> [TEXT SHOWN]
Dear WestView News,

Your February 2018 article “The Rent is Due—$127.61 Please” is one of the most misleading articles I have ever read on rent control, and probably a plant by a landlord association.

Professor Neuman obviously doesn’t know how rent control works, or has ulterior motives. It is different from rent stabilization and is supervised by the New York City Department of Finance. Currently, under rent control, my rent has gone up 9% last year and is slated to go up 9% this year, and 7.5% each year after until my landlord drives me out.

Any rent-controlled premises that has low rent has it only because the owner has decided not to fill out the paper work for yearly increases (including fuel and capital improvements) or the building has serious violations.

Few people in New York know what has happened to rent control over the years. The City Council under Christine Quinn passed on the problem to New York State, which is why there are no public meetings on the subject.

Get the facts straight, Professor Neuman.

Best Regards,
Earl Carter


Response from W. Russell Neuman
to Earl Carter’s Letter

I want to thank Earl Carter for drawing further attention to the issue of affordable housing in the West Village. The tension between the Village’s longstanding reputation as a community of struggling artists, with a tradition of counter-culture creativity, and the current Village dominated by $10 and $20 million townhouses is one of the most important conflicts we face. I concluded my piece with a salute to WestView News as an important forum for that ongoing discussion.

Carter and I are on the same side of this issue. Something needs to be done about affordable housing in the West Village. As I noted in the article, rent control has become a rarified phenomenon. The law requires continuous occupancy from July 1, 1971 in a building built before 1947. In the 1950s, about two million New York apartments qualified for rent control. Now, the number is 27,000. Within my piece, I made a clear distinction between rent control and rent stabilization. Rent-stabilized apartments qualify in buildings that were constructed before 1974 and have more than six units. These apartments include limits on how much the landlord can increase the rent each year as determined by the New York City Rent Guidelines Board and a guaranteed right to renew the lease. As you might expect, this is an annual hot-button issue.

For renewal leases beginning between October 1, 2017 through September 30, 2018, the rent increase for rent-stabilized apartment and loft renewals have been determined at 1.25% for one-year leases and 2% for two-year leases.

It gets more complicated if the landlord has made significant improvements to the property or if a tenant is paying something called ‘preferential rent.’ That may be the case in Carter’s situation. There are only about 840,000 rent-stabilized apartments in the city so they are hard to find.

Although some of Carter’s speculations are incorrect, the main point of the letter is well taken. Perhaps I should be insulted at Carter’s thought that I am some sort of agent of a landlords’ association, a stoolie, or a plant. I am not now, nor have I ever been, an agent of any landlords. I don’t even know any landlords. I suspect they prefer other social circles. But I am not insulted and let me tell you why.

Carter is historically correct in noting that landlords and their lawyers frequently use, shall we say, “paid associates” to create the appearance of public support for their policy interests. One of my favorite histories on that topic is about Robert Moses and his developer friends who battled with our local heroine Jane Jacobs. (This is discussed in the book Wrestling with Moses by Anthony Flint.)

As I say, I’m not a landlord guy; I’m with Carter on this issue. We need affordable housing in the West Village. If Carter’s landlord is demanding 9% and the law says 2%, Carter needs a lawyer. Wouldn’t it be nice if lawyers were not necessary for this sort of thing? That type of annual conflict is built into the structure of the rent control and rent stabilization systems. That was the point of my piece. I think we can do better. Let’s use WestView News as a forum for moving in a better direction.

Dataset entries:
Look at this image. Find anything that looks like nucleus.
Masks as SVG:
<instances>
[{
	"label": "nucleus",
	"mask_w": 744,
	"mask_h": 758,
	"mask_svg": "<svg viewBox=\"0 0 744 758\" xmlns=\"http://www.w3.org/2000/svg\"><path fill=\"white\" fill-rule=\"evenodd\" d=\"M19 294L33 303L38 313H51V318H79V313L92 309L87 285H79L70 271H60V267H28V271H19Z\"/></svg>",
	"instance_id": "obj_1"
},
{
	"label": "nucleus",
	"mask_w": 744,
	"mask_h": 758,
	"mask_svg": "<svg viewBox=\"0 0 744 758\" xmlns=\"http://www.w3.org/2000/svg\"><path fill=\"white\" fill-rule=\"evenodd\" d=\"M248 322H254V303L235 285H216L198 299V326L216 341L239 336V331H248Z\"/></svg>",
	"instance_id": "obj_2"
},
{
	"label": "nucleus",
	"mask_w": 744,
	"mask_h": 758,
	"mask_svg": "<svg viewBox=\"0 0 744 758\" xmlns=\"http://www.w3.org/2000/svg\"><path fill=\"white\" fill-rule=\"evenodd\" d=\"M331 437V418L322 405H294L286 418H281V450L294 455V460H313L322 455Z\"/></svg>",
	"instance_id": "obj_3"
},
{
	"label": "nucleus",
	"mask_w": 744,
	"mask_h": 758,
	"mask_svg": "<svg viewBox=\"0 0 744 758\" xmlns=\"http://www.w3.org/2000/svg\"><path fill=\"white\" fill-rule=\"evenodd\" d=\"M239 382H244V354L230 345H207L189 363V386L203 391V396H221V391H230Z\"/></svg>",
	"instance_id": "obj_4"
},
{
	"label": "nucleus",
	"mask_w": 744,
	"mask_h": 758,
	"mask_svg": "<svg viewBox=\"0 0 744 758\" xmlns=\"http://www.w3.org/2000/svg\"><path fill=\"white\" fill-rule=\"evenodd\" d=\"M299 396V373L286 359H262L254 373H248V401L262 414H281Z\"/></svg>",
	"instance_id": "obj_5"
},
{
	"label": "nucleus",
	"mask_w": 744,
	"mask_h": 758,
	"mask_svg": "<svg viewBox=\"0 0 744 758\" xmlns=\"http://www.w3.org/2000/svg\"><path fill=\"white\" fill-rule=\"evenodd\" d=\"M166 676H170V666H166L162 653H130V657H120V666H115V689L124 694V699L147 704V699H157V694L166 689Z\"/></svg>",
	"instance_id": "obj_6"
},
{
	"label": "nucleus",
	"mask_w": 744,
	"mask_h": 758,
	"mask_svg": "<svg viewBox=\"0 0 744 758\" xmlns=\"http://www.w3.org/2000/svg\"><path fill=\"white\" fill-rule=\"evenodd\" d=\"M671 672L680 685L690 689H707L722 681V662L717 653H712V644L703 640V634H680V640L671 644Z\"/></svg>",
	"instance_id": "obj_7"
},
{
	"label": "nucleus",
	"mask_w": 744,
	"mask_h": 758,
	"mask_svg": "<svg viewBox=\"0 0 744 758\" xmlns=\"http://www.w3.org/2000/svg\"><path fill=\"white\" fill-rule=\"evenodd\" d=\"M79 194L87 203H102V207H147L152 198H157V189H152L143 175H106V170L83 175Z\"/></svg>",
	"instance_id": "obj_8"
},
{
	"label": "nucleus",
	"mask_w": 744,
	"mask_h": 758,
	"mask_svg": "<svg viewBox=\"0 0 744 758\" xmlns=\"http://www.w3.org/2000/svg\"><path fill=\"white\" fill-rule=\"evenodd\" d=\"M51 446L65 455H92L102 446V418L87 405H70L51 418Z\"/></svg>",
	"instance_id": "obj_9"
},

> [PROBLEM REQUIREMENTS]
Reproduce the rent control letters word for word from "Professor Neuman obviously" to "on the subject.".

> [OUTPUT FOR THIS TASK]
Professor Neuman obviously doesn’t know how rent control works, or has ulterior motives. It is different from rent stabilization and is supervised by the New York City Department of Finance. Currently, under rent control, my rent has gone up 9% last year and is slated to go up 9% this year, and 7.5% each year after until my landlord drives me out.

Any rent-controlled premises that has low rent has it only because the owner has decided not to fill out the paper work for yearly increases (including fuel and capital improvements) or the building has serious violations.

Few people in New York know what has happened to rent control over the years. The City Council under Christine Quinn passed on the problem to New York State, which is why there are no public meetings on the subject.